• _DATA SUPPLIED_:
╔══

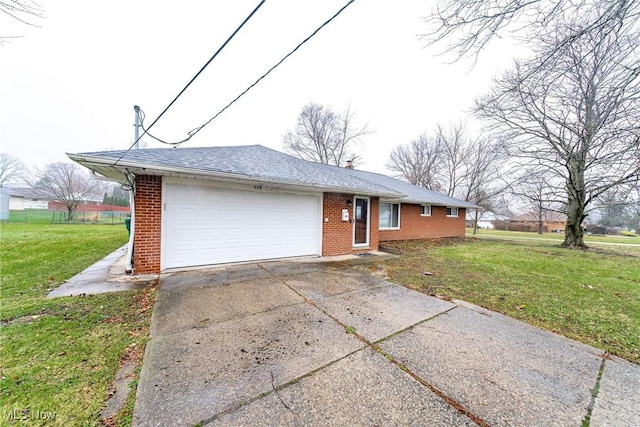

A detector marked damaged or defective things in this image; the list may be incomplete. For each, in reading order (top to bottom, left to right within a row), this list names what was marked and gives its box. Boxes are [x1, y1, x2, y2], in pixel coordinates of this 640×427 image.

cracked concrete slab [134, 304, 364, 427]
cracked concrete slab [210, 348, 476, 427]
cracked concrete slab [378, 304, 604, 427]
cracked concrete slab [592, 354, 640, 427]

╚══

Rewrite the entries above with every occurrence of "image" switched to "photograph", leaving all other wording unchanged. Omit the pictures from your answer.

A detector marked damaged or defective things in this photograph; the list may be incomplete. For each, in reading order (top to bottom, left to right within a row), this list names what was marked and gives its box. Boxes are [x1, y1, x2, y2], in pixel coordinates of this 640×427 photograph.

cracked concrete slab [134, 304, 364, 427]
cracked concrete slab [210, 348, 476, 427]
cracked concrete slab [378, 304, 604, 427]
cracked concrete slab [592, 354, 640, 427]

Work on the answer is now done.